━━━ RECORDS FOR THIS TASK ━━━

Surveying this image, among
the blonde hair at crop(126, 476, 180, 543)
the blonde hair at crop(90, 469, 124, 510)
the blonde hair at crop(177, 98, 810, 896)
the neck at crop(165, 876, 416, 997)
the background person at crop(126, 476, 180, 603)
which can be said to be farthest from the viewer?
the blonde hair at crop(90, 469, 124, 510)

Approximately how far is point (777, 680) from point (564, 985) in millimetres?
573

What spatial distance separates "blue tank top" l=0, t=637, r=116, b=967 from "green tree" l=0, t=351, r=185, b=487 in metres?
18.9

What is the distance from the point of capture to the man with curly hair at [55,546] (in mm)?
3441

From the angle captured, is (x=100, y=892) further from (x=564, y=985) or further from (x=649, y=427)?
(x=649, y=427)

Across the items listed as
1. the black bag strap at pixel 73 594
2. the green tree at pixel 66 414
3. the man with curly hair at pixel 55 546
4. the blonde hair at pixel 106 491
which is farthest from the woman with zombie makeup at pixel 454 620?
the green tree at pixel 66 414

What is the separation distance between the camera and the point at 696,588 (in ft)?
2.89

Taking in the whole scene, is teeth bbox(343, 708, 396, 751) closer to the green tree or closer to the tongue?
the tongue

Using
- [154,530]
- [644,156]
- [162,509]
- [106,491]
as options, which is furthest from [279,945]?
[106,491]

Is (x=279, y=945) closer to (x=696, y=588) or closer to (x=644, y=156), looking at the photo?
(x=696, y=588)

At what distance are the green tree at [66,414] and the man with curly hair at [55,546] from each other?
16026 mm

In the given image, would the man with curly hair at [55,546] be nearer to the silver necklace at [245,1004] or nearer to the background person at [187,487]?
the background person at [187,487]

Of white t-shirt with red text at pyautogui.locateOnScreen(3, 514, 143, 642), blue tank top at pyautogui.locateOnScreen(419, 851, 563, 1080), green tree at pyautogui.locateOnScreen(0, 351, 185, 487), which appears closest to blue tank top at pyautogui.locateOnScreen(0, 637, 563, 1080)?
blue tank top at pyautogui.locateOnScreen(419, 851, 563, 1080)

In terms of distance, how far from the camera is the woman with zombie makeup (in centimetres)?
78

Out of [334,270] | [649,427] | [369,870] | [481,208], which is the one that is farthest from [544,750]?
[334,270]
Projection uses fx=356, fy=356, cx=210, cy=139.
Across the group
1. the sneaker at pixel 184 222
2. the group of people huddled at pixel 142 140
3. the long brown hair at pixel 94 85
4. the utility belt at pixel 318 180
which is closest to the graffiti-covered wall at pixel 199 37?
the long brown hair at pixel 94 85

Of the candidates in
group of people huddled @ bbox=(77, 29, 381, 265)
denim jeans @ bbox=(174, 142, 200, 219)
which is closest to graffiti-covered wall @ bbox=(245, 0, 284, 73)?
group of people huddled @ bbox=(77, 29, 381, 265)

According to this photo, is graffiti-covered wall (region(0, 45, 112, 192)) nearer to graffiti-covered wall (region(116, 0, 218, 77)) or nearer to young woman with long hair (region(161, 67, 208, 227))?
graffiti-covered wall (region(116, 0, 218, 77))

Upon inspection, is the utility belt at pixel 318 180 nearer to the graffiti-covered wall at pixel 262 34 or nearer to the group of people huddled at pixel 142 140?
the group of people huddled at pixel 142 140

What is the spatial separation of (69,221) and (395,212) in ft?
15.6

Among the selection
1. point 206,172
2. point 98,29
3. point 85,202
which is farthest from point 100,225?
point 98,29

━━━

__WHAT YOU ARE ASKED TO DO__
Update all of these lines so that "man with curly hair" becomes "curly-haired man" everywhere, leaving the rest untouched.

__SOLUTION__
Surveying this image, among
the blonde hair at crop(126, 476, 180, 543)
the blonde hair at crop(90, 469, 124, 510)
the blonde hair at crop(177, 98, 810, 896)
the neck at crop(165, 876, 416, 997)
the background person at crop(126, 476, 180, 603)
which can be said to be farthest from the viewer?
the blonde hair at crop(90, 469, 124, 510)

Approximately how far is point (777, 680) from point (564, 985) in millimetres?
573

What spatial distance separates "blue tank top" l=0, t=637, r=116, b=967 from "green tree" l=0, t=351, r=185, b=487 in metres?
18.9

What is the distance from the point of capture to the curly-haired man at [55,546] (in mm)?
3441

From the angle captured, is (x=100, y=892) further from (x=564, y=985) or further from (x=649, y=427)?
(x=649, y=427)

Across the items listed as
1. the black bag strap at pixel 73 594
2. the green tree at pixel 66 414
3. the curly-haired man at pixel 55 546
4. the blonde hair at pixel 106 491
which is farthest from the woman with zombie makeup at pixel 454 620?
the green tree at pixel 66 414

What is the separation distance between the camera and the point at 696,588 (in ft)?
2.89

Taking in the whole scene, is teeth bbox(343, 708, 396, 751) closer to the green tree or closer to the tongue?
the tongue

Using
- [154,530]
- [644,156]
- [162,509]
- [106,491]
as options, which is furthest from [279,945]?
[106,491]

Is (x=279, y=945) closer to (x=696, y=588) or closer to (x=644, y=156), looking at the photo?
(x=696, y=588)

At what distance are the green tree at [66,414] and the curly-haired man at [55,546] from each other?
16026 mm

In the given image, would the curly-haired man at [55,546] be nearer to the silver necklace at [245,1004] or nearer to the background person at [187,487]?
the background person at [187,487]

Of white t-shirt with red text at pyautogui.locateOnScreen(3, 514, 143, 642), blue tank top at pyautogui.locateOnScreen(419, 851, 563, 1080), green tree at pyautogui.locateOnScreen(0, 351, 185, 487), which appears closest to blue tank top at pyautogui.locateOnScreen(0, 637, 563, 1080)?
blue tank top at pyautogui.locateOnScreen(419, 851, 563, 1080)

In terms of distance, how far from the camera is the woman with zombie makeup (in centimetres)?
78

Out of [334,270] | [649,427] | [369,870] | [481,208], which is the one that is farthest from [544,750]?
[334,270]
Projection uses fx=356, fy=356, cx=210, cy=139.
Across the group
1. the sneaker at pixel 184 222
2. the group of people huddled at pixel 142 140
3. the long brown hair at pixel 94 85
4. the utility belt at pixel 318 180
which is closest to the graffiti-covered wall at pixel 199 37?
the long brown hair at pixel 94 85

Of the candidates in
group of people huddled @ bbox=(77, 29, 381, 265)
denim jeans @ bbox=(174, 142, 200, 219)
which is closest to graffiti-covered wall @ bbox=(245, 0, 284, 73)?
group of people huddled @ bbox=(77, 29, 381, 265)

According to this photo, is graffiti-covered wall (region(0, 45, 112, 192)) nearer to graffiti-covered wall (region(116, 0, 218, 77)) or nearer to young woman with long hair (region(161, 67, 208, 227))?
graffiti-covered wall (region(116, 0, 218, 77))

Upon inspection, is the utility belt at pixel 318 180 nearer to the graffiti-covered wall at pixel 262 34 or nearer to the group of people huddled at pixel 142 140?
the group of people huddled at pixel 142 140

What is the spatial separation of (69,221) and (395,212) in ft?
15.6

Among the selection
1. point 206,172
2. point 98,29
3. point 85,202
which is farthest from point 100,225?
point 98,29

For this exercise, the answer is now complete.